● Quoted passage
────────────────────────────────────────
What Is a "Good" Source?

Don't think of information sources as "good" or "bad" - instead, consider whether they are appropriate for your research needs.

Wikipedia, for example, might not be appropriate for your research project on climate change, but if you're researching crowd-sourced reference sites, then Wikipedia will be an indispensable source of information for you.

Types of Information Sources

Primary, Secondary, and Tertiary

Primary sources are firsthand or eyewitness accounts. They present the actual evidence of an event without any analysis or interpretation. Primary sources include diaries, letters, legal or court documents, laws, speeches, statistics, journals, original research documents, and the like.

Secondary sources analyze, interpret, retell, explain, or critique primary sources.

Tertiary sources index, organize, and compile other sources and are generally not referenced in academic research. This category includes encyclopedias, dictionaries, and textbooks.

Scholarly, Popular, and Professional

Scholarly sources, such as journals, are written by the experts in the subject matter. They are often written for use by other scholars, researchers, or serious students of the subject. They often use language that is specific to that discipline. They usually include in-text citations or footnotes and a works cited or bibliography. They are often peer-reviewed, meaning the article has been anonymously reviewed by a panel of experts in the topic before it has been accepted for publication. They are usually published by a professional organization, research center, or scholarly press.

Popular sources, including magazines and news sources) are written for a more general audience, not necessarily experts in the topic. They are often written by journalists or others who are not professionals in the field. They are written in easy to understand language; they do not use technical jargon. Although they may have footnotes and/or citations, they are usually not as extensive. There may be little or no editorial review.

Professional/Trade sources are published for practitioners in specific fields. Generally, both the audience and the authors of trade publications are practitioners in the selected field.

Popular and trade publications are not better or worse than scholarly publications - each source must be judged individually and within the context of the information need.

Print and Electronic

Print refers to materials that have been produced in a hard copy. Examples include books, magazines, journals, and newspapers.

Electronic sources (or e-resources) are materials that are available in a digital format and may be accessed electronically. Examples include e-books, online journals, articles from electronic databases, PDF documents, and web pages.

Multimedia sources refer to images, audio, and video. These sources may be physical copies (CDs, DVDs, etc.) or electronic (streaming media, MP3 files, online videos, etc.).
────────────────────────────────────────
● Data shown
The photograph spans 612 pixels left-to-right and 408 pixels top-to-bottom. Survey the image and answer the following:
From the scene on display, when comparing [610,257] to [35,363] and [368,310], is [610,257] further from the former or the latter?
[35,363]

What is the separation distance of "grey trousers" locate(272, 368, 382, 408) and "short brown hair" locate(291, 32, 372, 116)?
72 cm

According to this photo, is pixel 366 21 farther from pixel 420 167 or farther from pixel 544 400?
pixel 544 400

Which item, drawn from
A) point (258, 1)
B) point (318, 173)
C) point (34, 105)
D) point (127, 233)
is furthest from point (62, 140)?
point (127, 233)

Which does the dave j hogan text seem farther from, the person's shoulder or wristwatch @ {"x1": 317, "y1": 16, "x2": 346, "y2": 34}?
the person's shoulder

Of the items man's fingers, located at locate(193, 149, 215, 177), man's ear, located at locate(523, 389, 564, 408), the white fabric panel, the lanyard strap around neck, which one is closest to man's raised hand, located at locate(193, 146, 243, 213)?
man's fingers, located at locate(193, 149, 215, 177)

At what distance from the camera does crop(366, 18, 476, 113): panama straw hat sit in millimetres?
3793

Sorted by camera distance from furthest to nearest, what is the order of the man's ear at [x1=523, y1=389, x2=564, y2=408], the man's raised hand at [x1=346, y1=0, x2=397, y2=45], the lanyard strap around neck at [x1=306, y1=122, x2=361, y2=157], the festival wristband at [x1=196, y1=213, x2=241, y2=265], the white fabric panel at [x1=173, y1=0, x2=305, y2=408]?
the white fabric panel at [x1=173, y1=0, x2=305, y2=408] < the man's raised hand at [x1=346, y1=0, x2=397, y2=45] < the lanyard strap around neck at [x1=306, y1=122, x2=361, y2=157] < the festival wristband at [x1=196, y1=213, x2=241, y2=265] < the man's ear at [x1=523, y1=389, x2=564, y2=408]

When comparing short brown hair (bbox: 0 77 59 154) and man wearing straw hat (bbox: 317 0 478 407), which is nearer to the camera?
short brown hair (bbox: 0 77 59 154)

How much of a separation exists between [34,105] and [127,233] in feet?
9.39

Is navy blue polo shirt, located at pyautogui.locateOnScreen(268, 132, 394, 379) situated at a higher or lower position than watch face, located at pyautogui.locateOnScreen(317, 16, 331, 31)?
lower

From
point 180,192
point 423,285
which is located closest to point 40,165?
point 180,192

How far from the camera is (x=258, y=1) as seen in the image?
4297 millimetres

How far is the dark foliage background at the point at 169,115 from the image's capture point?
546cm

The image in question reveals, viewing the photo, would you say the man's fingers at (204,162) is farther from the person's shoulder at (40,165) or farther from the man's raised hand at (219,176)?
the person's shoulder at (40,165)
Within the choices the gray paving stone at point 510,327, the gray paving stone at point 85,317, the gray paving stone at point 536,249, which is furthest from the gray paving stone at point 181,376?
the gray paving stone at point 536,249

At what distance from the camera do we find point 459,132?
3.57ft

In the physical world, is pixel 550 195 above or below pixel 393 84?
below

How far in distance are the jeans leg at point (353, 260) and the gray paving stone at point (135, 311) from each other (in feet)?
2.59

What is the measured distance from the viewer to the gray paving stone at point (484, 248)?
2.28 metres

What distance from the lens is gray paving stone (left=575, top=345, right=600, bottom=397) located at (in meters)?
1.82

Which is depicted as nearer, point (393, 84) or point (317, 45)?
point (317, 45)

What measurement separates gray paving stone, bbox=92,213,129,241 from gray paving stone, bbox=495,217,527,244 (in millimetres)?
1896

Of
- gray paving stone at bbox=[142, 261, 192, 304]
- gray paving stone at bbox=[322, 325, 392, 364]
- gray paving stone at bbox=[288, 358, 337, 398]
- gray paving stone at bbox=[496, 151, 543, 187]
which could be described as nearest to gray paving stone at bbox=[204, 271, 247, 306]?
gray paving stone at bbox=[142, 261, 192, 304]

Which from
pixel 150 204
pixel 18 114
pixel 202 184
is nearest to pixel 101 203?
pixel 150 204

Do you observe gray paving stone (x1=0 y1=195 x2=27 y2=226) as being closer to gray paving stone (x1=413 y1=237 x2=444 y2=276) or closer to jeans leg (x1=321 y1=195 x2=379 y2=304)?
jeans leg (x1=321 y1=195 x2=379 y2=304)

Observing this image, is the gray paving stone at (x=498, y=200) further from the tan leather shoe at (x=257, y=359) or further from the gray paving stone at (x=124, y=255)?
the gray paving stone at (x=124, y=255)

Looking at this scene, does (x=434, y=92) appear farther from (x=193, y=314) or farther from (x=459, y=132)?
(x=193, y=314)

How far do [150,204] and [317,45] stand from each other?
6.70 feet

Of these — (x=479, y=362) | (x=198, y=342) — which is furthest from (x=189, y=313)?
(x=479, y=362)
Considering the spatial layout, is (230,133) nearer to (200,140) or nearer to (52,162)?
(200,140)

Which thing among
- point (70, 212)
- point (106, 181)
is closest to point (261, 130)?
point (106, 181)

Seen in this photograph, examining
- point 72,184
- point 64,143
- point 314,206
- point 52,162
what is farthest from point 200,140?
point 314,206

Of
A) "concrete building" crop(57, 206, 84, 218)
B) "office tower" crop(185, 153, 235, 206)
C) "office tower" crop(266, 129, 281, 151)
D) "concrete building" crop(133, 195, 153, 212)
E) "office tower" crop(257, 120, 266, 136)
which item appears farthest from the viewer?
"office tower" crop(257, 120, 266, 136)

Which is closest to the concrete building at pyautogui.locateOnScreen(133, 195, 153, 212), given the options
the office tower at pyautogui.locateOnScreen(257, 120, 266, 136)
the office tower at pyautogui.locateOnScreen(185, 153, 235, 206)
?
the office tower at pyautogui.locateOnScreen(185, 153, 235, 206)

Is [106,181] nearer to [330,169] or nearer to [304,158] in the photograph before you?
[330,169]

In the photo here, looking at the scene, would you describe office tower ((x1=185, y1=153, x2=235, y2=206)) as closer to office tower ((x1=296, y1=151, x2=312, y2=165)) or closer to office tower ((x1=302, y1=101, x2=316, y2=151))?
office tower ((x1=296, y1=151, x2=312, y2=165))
────────────────────────────────────────
● Required work
**a.** Please repeat the passage on information sources, word for word, from "Tertiary sources index, organize, and" up to and including "dictionaries, and textbooks.".
**b.** In the passage on information sources, who generally makes up both the audience and the authors of trade publications?

● The answers
**a.**
Tertiary sources index, organize, and compile other sources and are generally not referenced in academic research. This category includes encyclopedias, dictionaries, and textbooks.

**b.** Practitioners in the selected field.